Khartoum halts South Sudan oil exports
KHARTOUM (AFP) - The Khartoum government has blocked South Sudanese oil exports through its Red Sea port due to a dispute over transit fees, Oil Minister Ali Ahmed Osman announced on Monday.
An official in Juba slammed what she called the "sudden" suspension of South Sudan's oil exports from the Port Sudan terminal as an "irresponsible" action.
"Sudan stopped South Sudan's exports of oil on November 17," in the second such incident since August, a month after the south declared its independence, Osman told reporters.
"After the independence of South Sudan, we allowed them to export oil and we asked them to pay the fees of the port and some other fees, which they agreed to," he said.
"Up to the end of October, the total amount of fees owed is $727 million and they haven't paid anything. For this reason, we decided to stop South Sudan from exporting oil," said Osman.
He explained that the pipeline had not been shut down but the south was not being allowed to ship its oil cargo out of Port Sudan.
The move has paralysed two loads, one of a million barrels and the other of 600,000 barrels due for shipment between Monday and Thursday, said South Sudan's deputy petroleum and mining minister, Elizabeth James Bol.
She said it had created a "critical situation."

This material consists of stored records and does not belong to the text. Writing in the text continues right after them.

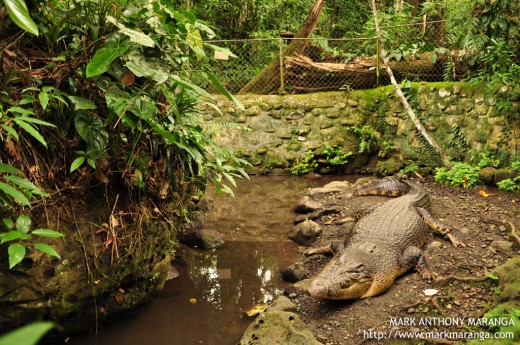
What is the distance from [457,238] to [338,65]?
4.86 metres

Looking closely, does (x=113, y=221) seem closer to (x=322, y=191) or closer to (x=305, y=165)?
(x=322, y=191)

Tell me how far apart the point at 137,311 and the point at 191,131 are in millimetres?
1620

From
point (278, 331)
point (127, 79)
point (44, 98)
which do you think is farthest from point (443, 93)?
point (44, 98)

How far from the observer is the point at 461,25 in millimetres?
6895

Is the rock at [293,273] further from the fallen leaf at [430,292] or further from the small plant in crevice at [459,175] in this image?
the small plant in crevice at [459,175]

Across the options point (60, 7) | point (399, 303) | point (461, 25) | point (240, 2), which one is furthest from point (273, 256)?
point (240, 2)

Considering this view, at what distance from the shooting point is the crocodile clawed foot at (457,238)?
4445 millimetres

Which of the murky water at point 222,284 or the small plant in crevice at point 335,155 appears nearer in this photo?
the murky water at point 222,284

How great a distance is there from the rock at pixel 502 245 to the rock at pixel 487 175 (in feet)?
6.89

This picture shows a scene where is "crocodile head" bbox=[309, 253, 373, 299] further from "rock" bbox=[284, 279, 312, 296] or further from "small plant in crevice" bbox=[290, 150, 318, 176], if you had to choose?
"small plant in crevice" bbox=[290, 150, 318, 176]

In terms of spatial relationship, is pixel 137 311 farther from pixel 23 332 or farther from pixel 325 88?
pixel 325 88

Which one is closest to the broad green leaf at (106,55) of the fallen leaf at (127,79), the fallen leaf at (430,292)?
the fallen leaf at (127,79)

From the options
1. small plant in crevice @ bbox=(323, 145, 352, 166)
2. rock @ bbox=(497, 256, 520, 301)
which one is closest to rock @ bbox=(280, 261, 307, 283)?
rock @ bbox=(497, 256, 520, 301)

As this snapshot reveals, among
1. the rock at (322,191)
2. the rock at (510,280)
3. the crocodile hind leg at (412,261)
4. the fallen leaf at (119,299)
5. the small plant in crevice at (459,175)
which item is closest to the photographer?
the rock at (510,280)
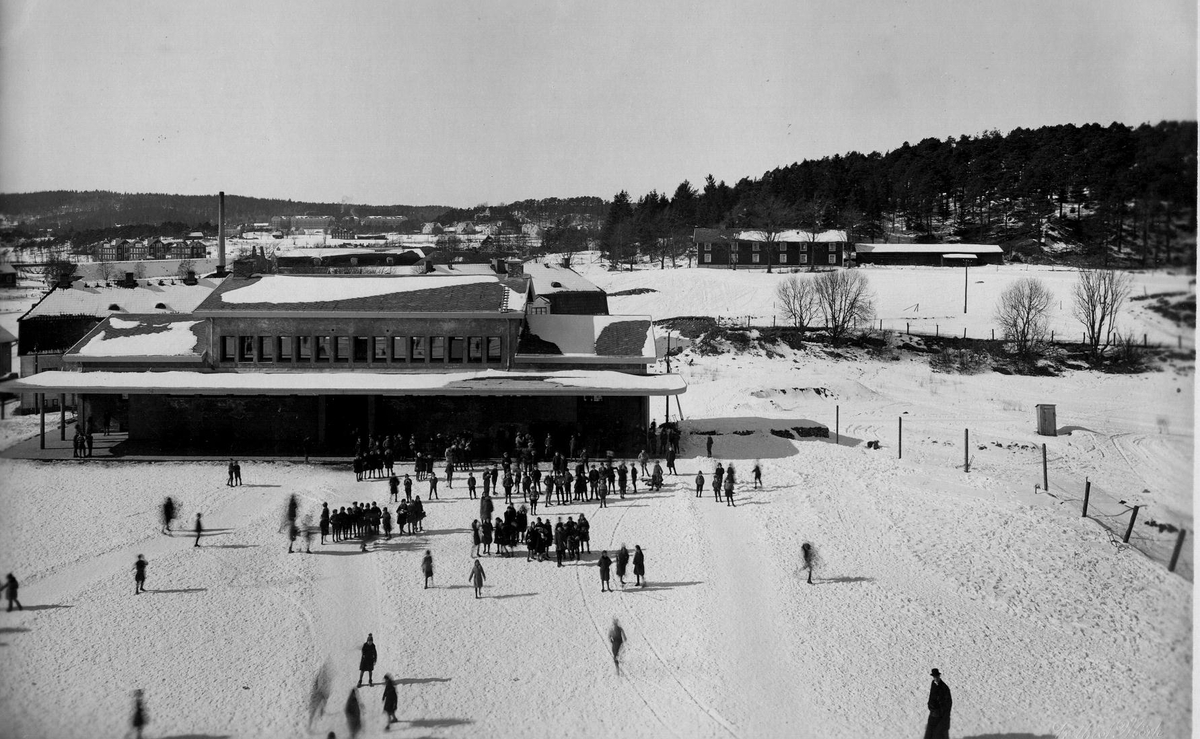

"The Republic of South Sudan will show good governance policy to solve this irresponsible, abusive anger of the NCP," she said, referring to the ruling National Congress Party in Khartoum.
"We will protect the sovereignty of South Sudan and we will have complete national ownership of the oil sector in South Sudan."
In August, a southern oil cargo was briefly detained at Port Sudan, also because of the row over duty payments, before being allowed to sail.
Khartoum said the authorities in Port Sudan, the landlocked south's only export terminal, had blocked a 600,000-barrel southern oil cargo after Juba refused to pay the duties.
The two sides said at the time that no agreement had yet been reached between north and south on transit fees, one of the most sensitive of divided Sudan's unresolved issues.
North and South Sudan both depend heavily on their oil receipts.
Just weeks before the south seceded, President Omar al-Bashir threatened to deny Juba access to the north's oil infrastructure -- its pipelines, refinery and export terminal -- if no deal was reached prior to partition.
The newly-independent country is one of the world's poorest and depends on oil for 98 percent of its income.